UBERALL TERMS AND CONDITIONS for business customers (U.S.)
Last modified: January 24th, 2017
Uberall Inc. - Terms and Conditions as PDF
UBERALL General Terms of Business (GTB) for business customers (non U.S. customers)
Last modified: 10. October 2016
Uberall GmbH -
Terms and Conditions as PDF
uberall GmbH is a company founded under German law with registered office on Oranienburger Straße 66, 10117 Berlin, Germany (“UB”). The client ("Client") is the company listed on the attached offer and order form ("Order Form"). A description of each product listed on the Order Form is available in the form's current version at any time, under https://uberall.com/de/product ("Products"). These GTB apply to the use of the products and corporate location information ("GTB"). They apply to the entire contractual relationship between UB and Client—thus to all services of UB and all future contracts and orders through the Client—and exclude any of the Client's terms of business. The Order Form and the GTB together constitute the entire agreement between UB and Client, and are hereafter jointly referred to as "Agreement". All appendices thereunto form an inseparable and essential component of this Agreement. Provisions in the Order Form may differ from the GTB, and in such cases have precedence over the GTB.
2. Service obligations of UB
The services to be rendered by UB are stipulated by the Agreement in conjunction with the product description, which can be viewed at any time on UB's internet presence.

* * *

PROBLEMS TO SOLVE
a) According to the Uberall terms, what is the address of the registered office of uberall GmbH?
b) Carry the Uberall terms forward from their last sentence.
The lines that come after this are not needed for any of the work here.

SOURCE DATA
* * *

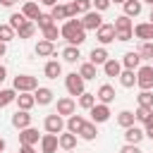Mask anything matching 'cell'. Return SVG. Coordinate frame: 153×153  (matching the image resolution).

* * *

ANSWERS TO THE TASKS
a) Oranienburger Straße 66, 10117 Berlin, Germany.

b)
A major obligation entails inserting and linking the information Client delivers about their corporate locations for the relevant geographical area ("Corporate Location Data") and the number of locations in their database ("uberall Database") given in the attached Order Form. To this end, UB will use such Corporate Location Data in separate files, tools and other related products as well, as long as this is necessary, advisable, or helpful, in fulfilling their service obligation.
While rendering services, UB will distribute the Corporate Location Data to third parties ("Directory Partner"). Client is aware that in exceptional cases the Directory Partner listed in the product plan may be changed during the contract term, if this becomes necessary due to reasons for which UB is not responsible (e.g., the insolvency of a Directory Partner). Client's claims against UB for damages or reduction are excluded in this regard.
UB ensures that Client can add, alter or delete Corporate Site Data via the API or uberall Location Control Center at any time during the contract term.
If agreed in the Order Form, UB shall alter and add locations to the uberall database, publish the same, and render additional administrative services for Client. uberall shall render this service (1) after checking the data or information provided by Client, (2) while observing their contractual obligation to exercise diligence, and (3) in a time period that is reasonable for both Contracting Parties.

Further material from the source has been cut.